Rich is, first and foremost, the quintessential DJ-in-residence. His legendary Lil’ Ricky’s Rib Shack began its unprecedented nine-year run at APT in Manhattan’s Meatpacking District in 2001, quickly becoming a destination for the likes of Puff Daddy, Lord Sear, Mos Def, Talib Kweli, Prince, and music heads from around the world. In the midst of APT’s heyday, Rich was courted by Q-Tip (A Tribe Called Quest) to partner on a new Friday night weekly at Santos Party House. That partnership, Open, launched in 2005 and played to capacity crowds throughout its four-year run. Rich has been on a non-stop world tour ever since, establishing outposts from New York to Miami, Pittsburgh to Paris, and a host of international cities in between.
But it’s Jump N Funk that stands as Rich’s proudest and most significant achievement as a DJ. Rich established JNF—the original North American Afrobeat party dedicated to the iconic Fela Kuti—in 2001 to raise the global awareness (and dance-floor potential) for Afrobeat. In fact, Rich’s efforts set the literal and figurative stage for the award-winning Broadway and worldwide run of “Fela!” Today, 17 years on, he’s presented JNF at more than 25 cities worldwide and watched with incredible personal pride as Fela and African dance music have risen to the prominence they deserve.
Rich’s capacity for artistic exploration pushes past the boundaries of the DJ booth. He’s been featured as a poet and vocalist on records by the likes of King Britt, Phil Asher, Antibalas, IG-Culture, Nathan Haines, SoulDynamic, DJ Jazzy Jeff, and Osunlade, amongst others. He’s collaborated as a music producer with a wide range of labels and artists, including Jill Scott, J Dilla, Platinum Pied Pipers, Martin Luther, DJ Mitsu The Beats, Bobbito Garcia, Blue Note Records, Sy Smith, Kindred Spirits Records, and Concord Music Group. And when muMs da Schemer (HBO’s Oz) needed a DJ to provide the soundtrack to his autobiographical one-man show, A Sucker Emcee, which was mounted at NYC’s Labyrinth Theater for a six-week run in 2014, Rich was the obvious choice. Rich also released his first full-length LP, “Connecting the Dots,” in 2005 on the Dutch label Kindred Spirits. And his voiceover work includes three features for EA Sports, including NBA Live ‘18 (2017), and narration for a series of Pioneer DJ videos
Besides its sheer breadth, Rich’s work has always possessed a well-honed cerebral edge. A passionate hip-hop educator and advocate, he’s been a member of the advisory board of the Cornell University Hip Hop Collection, the most extensive hip-hop archive held by any organization in the world, since 2012; and he is currently the musicologist-in-residence of Philadelphia’s renowned Barnes Foundation as well as Africana Studies artist-in-residence at Lincoln University (Pennsylvania).
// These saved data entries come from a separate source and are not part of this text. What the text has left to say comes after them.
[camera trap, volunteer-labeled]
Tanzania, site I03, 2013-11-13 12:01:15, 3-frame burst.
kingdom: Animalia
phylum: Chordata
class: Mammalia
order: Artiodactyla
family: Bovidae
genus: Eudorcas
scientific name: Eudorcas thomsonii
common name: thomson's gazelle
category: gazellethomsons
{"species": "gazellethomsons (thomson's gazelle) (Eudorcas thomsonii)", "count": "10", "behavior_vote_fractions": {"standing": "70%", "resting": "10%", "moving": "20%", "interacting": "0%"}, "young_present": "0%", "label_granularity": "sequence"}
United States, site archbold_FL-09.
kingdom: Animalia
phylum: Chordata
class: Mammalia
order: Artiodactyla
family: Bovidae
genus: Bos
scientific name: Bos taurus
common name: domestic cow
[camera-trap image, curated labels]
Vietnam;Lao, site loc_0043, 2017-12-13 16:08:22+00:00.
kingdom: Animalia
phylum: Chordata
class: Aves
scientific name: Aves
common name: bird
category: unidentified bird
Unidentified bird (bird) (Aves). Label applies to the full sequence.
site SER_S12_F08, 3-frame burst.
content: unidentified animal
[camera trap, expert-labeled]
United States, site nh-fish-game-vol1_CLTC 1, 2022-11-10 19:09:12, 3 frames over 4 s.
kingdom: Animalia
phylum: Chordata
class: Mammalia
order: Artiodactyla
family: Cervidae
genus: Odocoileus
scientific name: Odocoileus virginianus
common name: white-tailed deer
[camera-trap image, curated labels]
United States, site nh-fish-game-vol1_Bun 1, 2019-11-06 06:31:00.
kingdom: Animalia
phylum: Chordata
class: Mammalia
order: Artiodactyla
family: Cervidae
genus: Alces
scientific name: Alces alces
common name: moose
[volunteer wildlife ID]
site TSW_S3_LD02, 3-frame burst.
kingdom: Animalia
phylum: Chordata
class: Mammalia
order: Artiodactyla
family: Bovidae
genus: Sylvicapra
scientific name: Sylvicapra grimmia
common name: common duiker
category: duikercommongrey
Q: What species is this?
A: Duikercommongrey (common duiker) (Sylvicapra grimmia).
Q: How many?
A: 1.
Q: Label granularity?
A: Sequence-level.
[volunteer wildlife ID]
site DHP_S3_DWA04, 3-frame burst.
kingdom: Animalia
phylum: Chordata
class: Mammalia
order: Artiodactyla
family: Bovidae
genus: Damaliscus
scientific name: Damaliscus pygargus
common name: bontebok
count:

He has lectured extensively on art and culture at the Foundation, as well as TEDxPhilly and the Music and Africana departments at Cornell, where he’s been a guest professor for the annual summer program since 2016. And Rich has been contributing to major music publications for well over a decade—among them The Fader, Wax Poetics, and Complex.
Rich kicked off his storied career at the tender age of 12, when he played his first party in Lakewood, N.J., his hometown. And though life took him from there through Cornell—where he graduated with honors—a season of semi-pro basketball, and Fortune 500 experience at both Procter & Gamble and Abbott Laboratories, there’s never been any doubt where his heart resides. That heart belongs to a man who holds the cultural bonafides of being a card-carrying member of Rock Steady Crew and Universal Zulu Nation. It belongs to an aficionado who’s collected more than 50,000 pieces of vinyl over the decades. It belongs to a visionary of musical storytelling. It belongs to an artist who has built a compelling narrative on his own terms. It belongs to the singular force that is Rich Medina.